TASK GOAL: Please reproduce the passage about Bilal Hadfi in full, word for word.

TEXT SECTION:
The baby faced bomber, who was part of the trio who blew themselves up outside the Stade de France during the match between Germany and France on Friday night, posts photos alongside guns, piles of cash and sunbathing topless.
At just 20-years-old, Bilal Hadfi is suspected to have traveled to fight with ISIS in Syria, where he was known as 'Abu Moudjahid Al-Belgiki' and 'Bilal Al Mouhajir', according to Belgian terror expert Guy van Vlierden.
He left just a week after the Charlie Hebdo massacre, after warnings about his increasingly extreme and violent world view went unheeded.
A year later, he posted a chilling picture of a kalashnikov, seemingly taken with a mobile phone.
The profile, which has now been archived, dates back to 2011, with posts from 2013 referencing the 2007 riots - above the press photo of a group of hooded men stand a top a police car he writes 'F*** the police'.
It was in his final year of school when his interest in politics took him down the path that would eventually end outside the Stade de France.

[Collected data]

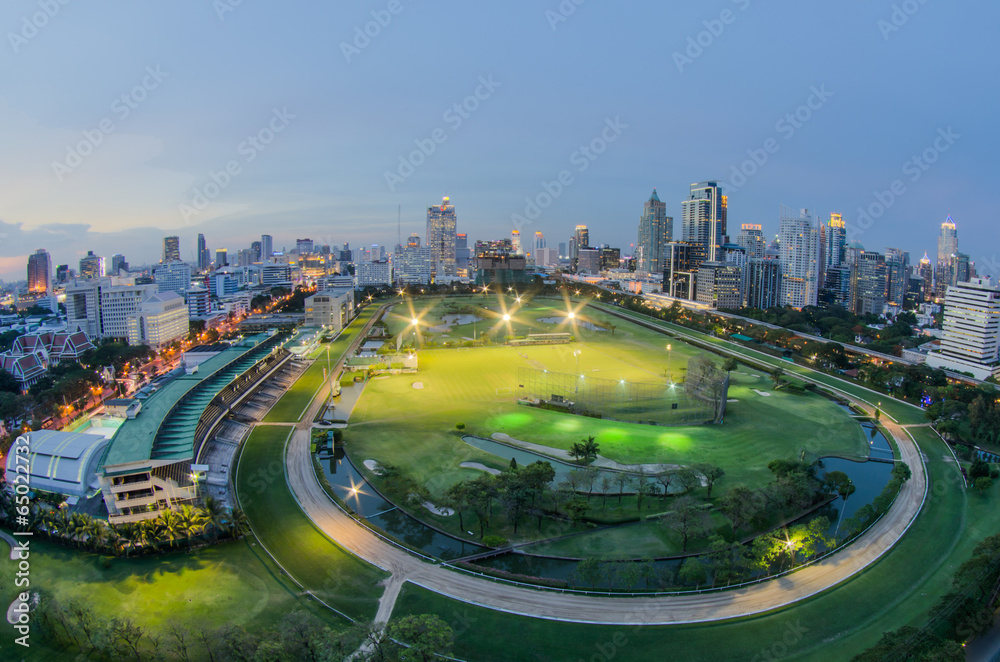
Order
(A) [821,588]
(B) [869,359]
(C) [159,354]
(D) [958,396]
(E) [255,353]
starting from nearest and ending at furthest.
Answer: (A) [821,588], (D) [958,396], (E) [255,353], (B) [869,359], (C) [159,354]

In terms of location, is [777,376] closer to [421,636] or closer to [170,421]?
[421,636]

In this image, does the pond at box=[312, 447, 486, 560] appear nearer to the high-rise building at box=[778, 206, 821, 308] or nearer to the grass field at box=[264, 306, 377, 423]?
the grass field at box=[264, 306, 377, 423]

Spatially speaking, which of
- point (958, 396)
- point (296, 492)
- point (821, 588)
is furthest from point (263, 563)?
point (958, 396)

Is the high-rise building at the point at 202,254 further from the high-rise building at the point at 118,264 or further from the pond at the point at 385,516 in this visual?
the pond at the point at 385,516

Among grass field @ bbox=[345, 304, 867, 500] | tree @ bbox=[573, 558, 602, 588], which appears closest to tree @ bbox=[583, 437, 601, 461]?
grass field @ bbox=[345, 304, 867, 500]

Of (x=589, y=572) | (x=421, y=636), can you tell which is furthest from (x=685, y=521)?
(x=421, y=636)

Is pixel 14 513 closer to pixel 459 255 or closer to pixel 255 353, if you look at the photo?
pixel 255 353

...

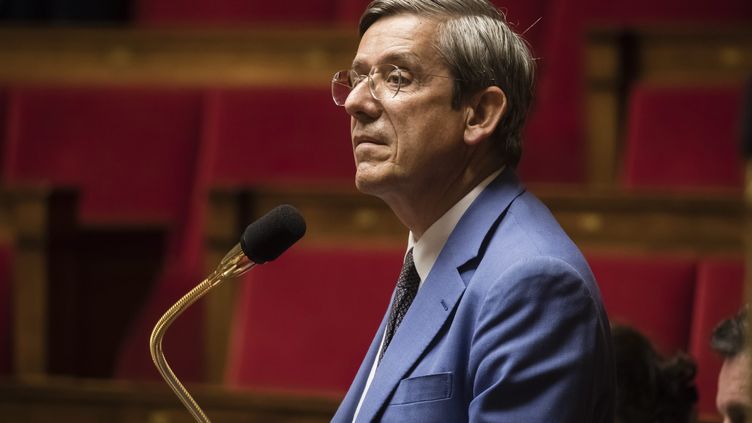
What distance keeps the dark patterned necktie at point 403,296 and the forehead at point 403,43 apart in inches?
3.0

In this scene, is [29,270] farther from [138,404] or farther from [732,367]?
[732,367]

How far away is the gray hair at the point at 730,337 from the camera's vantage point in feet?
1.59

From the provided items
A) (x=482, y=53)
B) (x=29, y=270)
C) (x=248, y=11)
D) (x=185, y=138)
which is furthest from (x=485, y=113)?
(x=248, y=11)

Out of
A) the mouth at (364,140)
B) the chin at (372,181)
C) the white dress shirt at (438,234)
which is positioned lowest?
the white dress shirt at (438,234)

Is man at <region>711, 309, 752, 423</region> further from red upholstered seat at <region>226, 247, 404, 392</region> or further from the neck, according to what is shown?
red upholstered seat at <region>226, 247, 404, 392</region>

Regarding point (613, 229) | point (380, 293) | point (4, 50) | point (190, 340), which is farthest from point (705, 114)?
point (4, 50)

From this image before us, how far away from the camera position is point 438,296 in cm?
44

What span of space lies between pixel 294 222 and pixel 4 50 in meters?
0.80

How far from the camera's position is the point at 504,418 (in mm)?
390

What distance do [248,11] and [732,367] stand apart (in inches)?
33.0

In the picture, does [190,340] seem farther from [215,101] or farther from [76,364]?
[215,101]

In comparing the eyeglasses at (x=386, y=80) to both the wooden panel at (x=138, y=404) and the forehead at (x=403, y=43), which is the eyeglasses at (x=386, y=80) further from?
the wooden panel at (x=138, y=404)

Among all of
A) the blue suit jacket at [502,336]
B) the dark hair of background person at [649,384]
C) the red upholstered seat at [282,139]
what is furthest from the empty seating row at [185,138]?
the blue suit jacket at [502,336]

RESULT OF THIS EXERCISE:
The baby faced bomber, who was part of the trio who blew themselves up outside the Stade de France during the match between Germany and France on Friday night, posts photos alongside guns, piles of cash and sunbathing topless.
At just 20-years-old, Bilal Hadfi is suspected to have traveled to fight with ISIS in Syria, where he was known as 'Abu Moudjahid Al-Belgiki' and 'Bilal Al Mouhajir', according to Belgian terror expert Guy van Vlierden.
He left just a week after the Charlie Hebdo massacre, after warnings about his increasingly extreme and violent world view went unheeded.
A year later, he posted a chilling picture of a kalashnikov, seemingly taken with a mobile phone.
The profile, which has now been archived, dates back to 2011, with posts from 2013 referencing the 2007 riots - above the press photo of a group of hooded men stand a top a police car he writes 'F*** the police'.
It was in his final year of school when his interest in politics took him down the path that would eventually end outside the Stade de France.